The LZW compression method maps strings of text characters to
numeric codes. To begin with,
all characters that may occur in the text are assigned a code. For example,
suppose the text file to be compressed is the string :
aaabbbbbbaabaaba
This string is composed of the characters `a' and `b'. `a' is assigned the
code 0 and `b' the code 1. The mapping between character strings and
their codes is stored in a dictionary. Each dictionary entry has two
fields : "key" and "code". The character string represented by "code"
is stored in the field "key". The initial dictionary for our
example is given by the first two columns of the table below (i.e.,
codes "0" and "1") :
code |
0 |
1 |
2 |
3 |
4 |
5 |
6 |
7 |
key |
a |
b |
aa |
aab |
bb |
bbb |
bbba |
aaba |
Beginning with the dictionary initialized as above, the LZW compressor
repeatedly finds the longest prefix "p" of the unencoded part of the
input file that is in the dicitonary and outputs its code. If there is a
next character "c" in the input file, then "pc" ("pc" is the prefix
string "p" followed by the character "c") is assigned the next code and
inserted into the dicitionary. This strategy is called the LZW rule.

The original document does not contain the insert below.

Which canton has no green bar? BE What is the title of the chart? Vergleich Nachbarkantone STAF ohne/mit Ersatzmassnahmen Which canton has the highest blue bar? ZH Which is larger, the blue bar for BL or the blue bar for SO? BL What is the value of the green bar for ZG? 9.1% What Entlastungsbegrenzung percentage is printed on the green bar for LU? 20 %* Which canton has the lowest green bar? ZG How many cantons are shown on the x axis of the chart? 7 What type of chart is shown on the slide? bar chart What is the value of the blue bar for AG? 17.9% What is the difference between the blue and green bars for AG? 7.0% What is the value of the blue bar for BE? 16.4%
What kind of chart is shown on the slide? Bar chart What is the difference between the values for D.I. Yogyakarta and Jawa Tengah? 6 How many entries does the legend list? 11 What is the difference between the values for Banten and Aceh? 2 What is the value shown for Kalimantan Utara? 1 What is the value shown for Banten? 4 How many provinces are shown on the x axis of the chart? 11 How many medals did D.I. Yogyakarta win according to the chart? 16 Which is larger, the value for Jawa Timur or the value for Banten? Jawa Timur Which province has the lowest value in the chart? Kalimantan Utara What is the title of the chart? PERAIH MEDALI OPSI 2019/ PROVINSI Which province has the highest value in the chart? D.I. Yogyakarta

Let us now try this rule on our example string. The longest prefix of the
input that is in the dictionary is "a". Its code,0, is the output, and
the string "aa" is assigned the code and entered into the dictionary.

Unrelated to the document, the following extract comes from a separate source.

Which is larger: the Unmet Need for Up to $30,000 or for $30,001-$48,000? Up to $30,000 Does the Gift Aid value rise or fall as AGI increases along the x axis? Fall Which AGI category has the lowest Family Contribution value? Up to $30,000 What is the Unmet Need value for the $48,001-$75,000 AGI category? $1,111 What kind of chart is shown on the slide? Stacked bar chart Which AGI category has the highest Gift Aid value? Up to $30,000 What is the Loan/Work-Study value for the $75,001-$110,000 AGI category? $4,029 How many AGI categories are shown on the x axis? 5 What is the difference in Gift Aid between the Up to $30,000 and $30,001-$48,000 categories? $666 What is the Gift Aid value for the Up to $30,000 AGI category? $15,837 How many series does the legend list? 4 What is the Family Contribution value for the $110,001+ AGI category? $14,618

"aa" is the longest prefix of the remaining string that is in the
dictionary. Its code, 2, is output; the string "aab" is assigned the code
3 and entered into the dictionary. Following the output of the code 2,
the code for "b" is output; "bb" is assigned code 4 and entered into the
dictionary. Then the code for "bb" is output, and "bbb" is entered into the
table with code 5. Next the code 5 is output, and "bbba" is entered with
code 6. Then the code 3 is output for "aab", and "aaba" is entered into the
dictionary with code 7. Finally the code 7 is output for the remaining
string "aaba". Our sample string is encoded as the string 0214537.